**Passage provided:**
----------

2016-2018
Solastalgia

              The Loss of Heart’s Ease

I fell. Intoxicated, I fell.

I went back again and again.

My Loves have fallen and life goes on. I steal their images and remake them as my own only to be reminded of our fallibility. The answers are there, written in the ages, a lost language known to us, but indecipherable because we no longer see. It guides us through The Dreaming, but we take our gifts and squander their value.

My landscape is nearing extinction, as am I, as are we.

I visit My Loves and My Heart in a process akin to The Remembering. Creating this memorial, mourning imminent time lost, finding my lost place. I look for the answers in the marks, build on them, rewrite them, reconstruct them, these beautiful scars. I find resurrection on this altar, life everlasting.

 


Solastalgia
by John Ros

The world vibrates. Parts move in measurable amounts around us — throughout us. Invisible energies persist. Motion translates into activity. Activity, sometimes into activism. Throughout her life Jeannine Bardo has planted herself firmly into the ground as an artist, community activist and educator, yet her works speak to an interest in that movement which surrounds us and shapes us. Bardo cultivates her persistent energies of constant motion onto the page. It is with this energy that Bardo also presses on us — an affront in gesture and meaning so that we too may experience solastalgia, psychic or existential distress caused by environmental change.

----------

**Dataset records:**

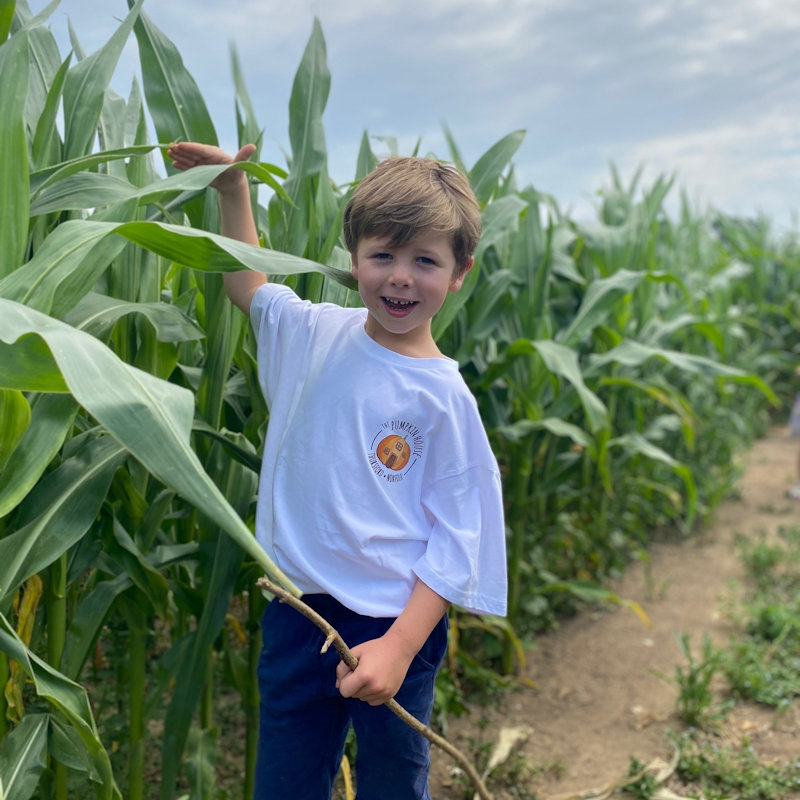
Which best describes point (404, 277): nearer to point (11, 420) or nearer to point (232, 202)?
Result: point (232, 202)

----------

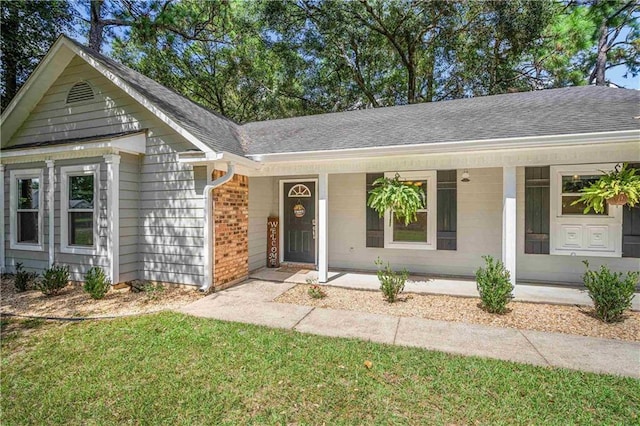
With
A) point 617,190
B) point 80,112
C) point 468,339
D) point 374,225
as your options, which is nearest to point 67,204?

----------

**Task set:**
[a] In the text on solastalgia, repeat the part from "My Loves have" up to and including "squander their value.", swapping "indecipherable" for "unreadable".
[b] According to the text on solastalgia, what roles has Jeannine Bardo filled throughout her life? List them all.

**Results for each task:**
[a]
My Loves have fallen and life goes on. I steal their images and remake them as my own only to be reminded of our fallibility. The answers are there, written in the ages, a lost language known to us, but unreadable because we no longer see. It guides us through The Dreaming, but we take our gifts and squander their value.

[b]
- artist
- community activist
- educator